While these reports provide valuable information, they are often too complex for patients to understand or for clinicians to reach a consensus on adjustments, such as insulin dosing. Variations in interpretation among healthcare providers, as highlighted in prior studies, further underscore the need for standardized, accessible tools.
With the rapid advancements in artificial intelligence, LLMs have become a promising avenue in healthcare for tasks such as text summarization and data analysis. Previous studies have demonstrated their potential in generating summaries of medical data. However, their role in analyzing wearable device outputs, such as CGM data, remains underexplored.
About the study
The present study evaluated the use of an LLM, generative pre-trained transformer-4 or GPT-4, to analyze CGM data over 14 days for type 1 diabetes patients.
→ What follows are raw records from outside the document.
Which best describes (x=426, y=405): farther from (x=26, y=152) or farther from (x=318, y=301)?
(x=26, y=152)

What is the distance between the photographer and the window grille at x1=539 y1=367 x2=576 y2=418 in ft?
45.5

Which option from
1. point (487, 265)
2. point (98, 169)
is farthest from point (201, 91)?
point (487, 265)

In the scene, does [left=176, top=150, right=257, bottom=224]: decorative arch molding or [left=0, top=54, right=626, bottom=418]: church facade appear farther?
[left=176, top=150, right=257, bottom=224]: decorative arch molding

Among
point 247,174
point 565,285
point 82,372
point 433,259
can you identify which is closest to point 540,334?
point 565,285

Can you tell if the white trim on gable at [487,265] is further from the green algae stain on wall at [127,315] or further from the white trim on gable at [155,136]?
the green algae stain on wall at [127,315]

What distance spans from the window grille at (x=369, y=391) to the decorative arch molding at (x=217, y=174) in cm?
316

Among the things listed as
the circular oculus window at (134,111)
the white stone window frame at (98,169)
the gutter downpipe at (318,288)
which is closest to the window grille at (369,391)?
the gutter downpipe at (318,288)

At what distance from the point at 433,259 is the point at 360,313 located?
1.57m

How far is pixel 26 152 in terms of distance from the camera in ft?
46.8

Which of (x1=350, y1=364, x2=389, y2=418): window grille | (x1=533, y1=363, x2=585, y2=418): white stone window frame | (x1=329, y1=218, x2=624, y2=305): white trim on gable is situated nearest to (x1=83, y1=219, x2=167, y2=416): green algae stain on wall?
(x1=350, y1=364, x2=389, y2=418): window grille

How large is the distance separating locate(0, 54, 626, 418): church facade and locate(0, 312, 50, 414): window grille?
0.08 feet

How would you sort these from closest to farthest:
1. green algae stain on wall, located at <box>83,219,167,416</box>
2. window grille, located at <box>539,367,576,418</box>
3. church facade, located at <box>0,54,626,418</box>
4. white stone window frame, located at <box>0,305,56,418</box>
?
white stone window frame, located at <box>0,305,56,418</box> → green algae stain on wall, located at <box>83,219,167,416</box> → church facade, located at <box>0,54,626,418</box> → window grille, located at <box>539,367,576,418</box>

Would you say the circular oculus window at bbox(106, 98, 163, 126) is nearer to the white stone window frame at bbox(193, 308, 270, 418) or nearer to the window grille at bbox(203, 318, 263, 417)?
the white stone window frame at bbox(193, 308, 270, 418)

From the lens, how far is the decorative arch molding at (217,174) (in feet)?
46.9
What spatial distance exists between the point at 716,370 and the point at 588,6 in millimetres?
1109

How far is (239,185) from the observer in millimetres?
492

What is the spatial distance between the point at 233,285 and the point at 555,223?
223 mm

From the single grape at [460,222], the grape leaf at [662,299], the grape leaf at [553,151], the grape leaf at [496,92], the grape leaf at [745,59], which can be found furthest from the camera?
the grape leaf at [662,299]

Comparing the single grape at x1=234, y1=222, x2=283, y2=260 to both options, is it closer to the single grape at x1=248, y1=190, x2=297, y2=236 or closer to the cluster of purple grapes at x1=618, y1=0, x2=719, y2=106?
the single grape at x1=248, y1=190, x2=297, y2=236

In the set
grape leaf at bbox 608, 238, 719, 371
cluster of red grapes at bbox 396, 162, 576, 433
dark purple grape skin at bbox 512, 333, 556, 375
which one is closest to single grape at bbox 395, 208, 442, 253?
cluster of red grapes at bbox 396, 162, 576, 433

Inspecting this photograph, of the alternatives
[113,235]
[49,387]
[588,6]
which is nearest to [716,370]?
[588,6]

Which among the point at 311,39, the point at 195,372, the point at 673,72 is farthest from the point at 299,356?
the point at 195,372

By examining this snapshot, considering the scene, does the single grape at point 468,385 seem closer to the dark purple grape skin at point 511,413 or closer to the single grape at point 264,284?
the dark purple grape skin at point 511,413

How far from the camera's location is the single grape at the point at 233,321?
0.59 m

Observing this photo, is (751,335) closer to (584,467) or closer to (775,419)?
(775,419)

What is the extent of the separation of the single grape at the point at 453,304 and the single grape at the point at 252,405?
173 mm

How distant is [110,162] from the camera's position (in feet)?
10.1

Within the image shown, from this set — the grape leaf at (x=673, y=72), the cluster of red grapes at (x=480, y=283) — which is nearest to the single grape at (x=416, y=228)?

Synthetic CGM data was generated using an FDA-approved patient simulator, which modeled a range of glycemic control scenarios. Glucose Management Indicators (GMIs) ranged from 6.0% to 9.0%.
Study design. The setup above shows the evaluation procedure for a single case.
The study consisted of two parts—a quantitative metric evaluation and a qualitative data summarization. For the quantitative analysis, GPT-4 was prompted to calculate standardized CGM metrics such as mean glucose, glycemic variability, and time spent in specified glucose ranges. These outputs were compared to generated metrics related to real features or ground truth values.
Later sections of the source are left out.